Has anyone noticed that Druid silently drop rows during ingestion. I have a tsv file which I noticed that has parsing issues after indexing when running concurrently with other tasks, but if I run it individually, it can be ingested correctly.
Further research indicates that parse issue is because Druid has dropping rows probably due to memory constraint.
Do you mean that you’ve diagnosed the row drops to a few failed tasks? There shouldn’t be any dropped rows in that situation, it should fail. Driud ingestion can drop rows when parsing fails as controlled by:
reportParseExceptions which is
false by default, meaning the job won’t fail on parsing errors, it will skip the unparseable rows.
- You can also control whether parse exceptions are logged with
logParseExceptions and what the
maxParseExceptions are before the process fails.
- If Out of Memory is resulting in a parse exception, this is probably a bug. Could you provide more details on that?
- the fact that the problem occurs when running concurrently with other tasks might indicate a capacity problem as well (i.e. the tasks that are running are consuming more resources that are available on the server).
You should also consider Apache Druid 24.0 and using SQL Based Batch Ingestion, as it uses a new engine which is more efficient in batch loading plus it is easier to use because it is all SQL.
The parse exception is really due to Druid drop the rows partially, so the rest of rows are misaligned.

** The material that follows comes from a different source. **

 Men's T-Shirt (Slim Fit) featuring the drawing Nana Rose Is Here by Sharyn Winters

I checked the file and found the exact place where the partial row got dropped.
I reduced the number of workers from 8 to 4 to stabilize the process.
Yes, the druid didn’t report failures, just dropped the rows due to some memory issues.

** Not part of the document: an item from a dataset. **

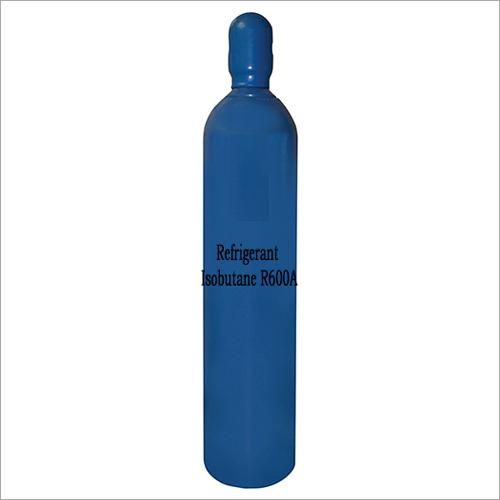 Refrigerant Gas Isobutane MS Cylinder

Yes, I will look into SQL based ingestion.
Can you share the ingestion spec and the Overlord, MM, and task logs for one of these situations. It would be really useful to determine when this happens. An out of memory situation should not cause silent drop of data, it should either recover or fail completely.
Also, there should be some guardrails in the ingestion spec so that it doesn’t attempt to use too much memory (e.g.
maxBytesInMemory) and the cluster configuration such that there are enough resources for the number of workers being configured. In other words make sure that the SUM of the MM and its Peons JVM memory settings does not exceed the server’s capacity.
I will try to reproduce, right now, I am focusing on stablizing and push to production , then I will try to optimize more and reproduce and share here.